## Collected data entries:

--- Start ---

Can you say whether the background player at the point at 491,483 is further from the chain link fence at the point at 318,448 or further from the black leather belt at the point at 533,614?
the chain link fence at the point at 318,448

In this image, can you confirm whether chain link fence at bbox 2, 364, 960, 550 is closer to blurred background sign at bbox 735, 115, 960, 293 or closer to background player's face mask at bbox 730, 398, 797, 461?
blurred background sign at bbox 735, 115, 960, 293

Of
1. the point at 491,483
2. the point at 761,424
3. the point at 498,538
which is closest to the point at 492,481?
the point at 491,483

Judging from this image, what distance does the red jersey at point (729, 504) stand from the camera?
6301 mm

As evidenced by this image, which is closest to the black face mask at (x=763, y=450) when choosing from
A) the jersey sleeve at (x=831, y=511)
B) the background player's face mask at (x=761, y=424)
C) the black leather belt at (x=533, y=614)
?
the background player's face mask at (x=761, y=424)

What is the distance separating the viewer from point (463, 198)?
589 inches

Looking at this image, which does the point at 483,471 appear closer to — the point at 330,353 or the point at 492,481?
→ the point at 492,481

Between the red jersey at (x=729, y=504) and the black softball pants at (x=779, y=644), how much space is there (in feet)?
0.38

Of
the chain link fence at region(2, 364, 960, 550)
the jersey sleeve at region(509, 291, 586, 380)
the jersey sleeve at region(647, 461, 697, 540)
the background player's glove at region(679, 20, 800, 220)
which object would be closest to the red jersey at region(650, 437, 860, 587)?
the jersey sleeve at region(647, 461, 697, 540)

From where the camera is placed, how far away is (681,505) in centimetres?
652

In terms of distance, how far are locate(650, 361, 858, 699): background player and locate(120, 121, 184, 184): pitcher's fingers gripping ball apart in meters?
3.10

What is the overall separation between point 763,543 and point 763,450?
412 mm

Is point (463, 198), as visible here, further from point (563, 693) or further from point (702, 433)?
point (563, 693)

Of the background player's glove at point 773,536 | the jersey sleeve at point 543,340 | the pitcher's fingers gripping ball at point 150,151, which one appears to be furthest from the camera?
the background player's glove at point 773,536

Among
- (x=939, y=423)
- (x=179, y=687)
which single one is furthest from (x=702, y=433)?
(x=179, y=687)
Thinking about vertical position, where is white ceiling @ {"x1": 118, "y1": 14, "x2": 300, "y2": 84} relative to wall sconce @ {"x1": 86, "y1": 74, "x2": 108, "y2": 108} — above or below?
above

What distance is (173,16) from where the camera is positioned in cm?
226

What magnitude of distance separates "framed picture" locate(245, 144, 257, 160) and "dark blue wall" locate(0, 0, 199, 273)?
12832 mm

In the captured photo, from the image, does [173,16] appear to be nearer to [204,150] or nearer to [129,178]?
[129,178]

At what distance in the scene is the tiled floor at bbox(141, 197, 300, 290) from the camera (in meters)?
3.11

--- End ---

## Brief:
Rewrite the listing above with every "black leather belt" changed to "dark leather belt", keeping everything else unchanged.

## Worked answer:
Can you say whether the background player at the point at 491,483 is further from the chain link fence at the point at 318,448 or further from the dark leather belt at the point at 533,614?
the chain link fence at the point at 318,448

In this image, can you confirm whether chain link fence at bbox 2, 364, 960, 550 is closer to blurred background sign at bbox 735, 115, 960, 293 or closer to background player's face mask at bbox 730, 398, 797, 461?
blurred background sign at bbox 735, 115, 960, 293

Of
1. the point at 491,483
2. the point at 761,424
3. the point at 498,538
which is closest to the point at 492,481?
the point at 491,483

Judging from this image, what distance does the red jersey at point (729, 504) stand from the camera?
6301 mm

As evidenced by this image, which is closest to the black face mask at (x=763, y=450) when choosing from
A) the jersey sleeve at (x=831, y=511)
B) the background player's face mask at (x=761, y=424)
C) the dark leather belt at (x=533, y=614)
?
the background player's face mask at (x=761, y=424)

What is the distance separating the viewer from point (463, 198)?
589 inches

Looking at this image, which does the point at 483,471 appear closer to — the point at 330,353 or the point at 492,481?
→ the point at 492,481

Between the red jersey at (x=729, y=504) and the black softball pants at (x=779, y=644), how much space is there (in feet)?
0.38

Of
the chain link fence at region(2, 364, 960, 550)
the jersey sleeve at region(509, 291, 586, 380)
the jersey sleeve at region(647, 461, 697, 540)
the background player's glove at region(679, 20, 800, 220)
which object would be closest to the red jersey at region(650, 437, 860, 587)?
the jersey sleeve at region(647, 461, 697, 540)

From where the camera is placed, how far away is (681,505) in centimetres?
652

In terms of distance, how far are locate(650, 361, 858, 699): background player and locate(120, 121, 184, 184): pitcher's fingers gripping ball apart in meters?
3.10

What is the overall separation between point 763,543 and point 763,450?
412 mm

Is point (463, 198), as visible here, further from point (563, 693) or further from point (702, 433)?
point (563, 693)

Of the background player's glove at point 773,536 | the jersey sleeve at point 543,340 | the pitcher's fingers gripping ball at point 150,151, which one appears to be furthest from the camera?
the background player's glove at point 773,536

Among
- (x=939, y=423)
- (x=179, y=687)
which single one is furthest from (x=702, y=433)?
(x=179, y=687)
Thinking about vertical position, where is white ceiling @ {"x1": 118, "y1": 14, "x2": 300, "y2": 84} relative to wall sconce @ {"x1": 86, "y1": 74, "x2": 108, "y2": 108} — above or below?
above

What distance is (173,16) from where the camera is positioned in cm?
226

What magnitude of distance separates "framed picture" locate(245, 144, 257, 160) and "dark blue wall" locate(0, 0, 199, 273)?
12832 mm

In the captured photo, from the image, does [173,16] appear to be nearer to [204,150] or nearer to [129,178]?
[129,178]

At what distance in the scene is the tiled floor at bbox(141, 197, 300, 290) from the camera (in meters)?
3.11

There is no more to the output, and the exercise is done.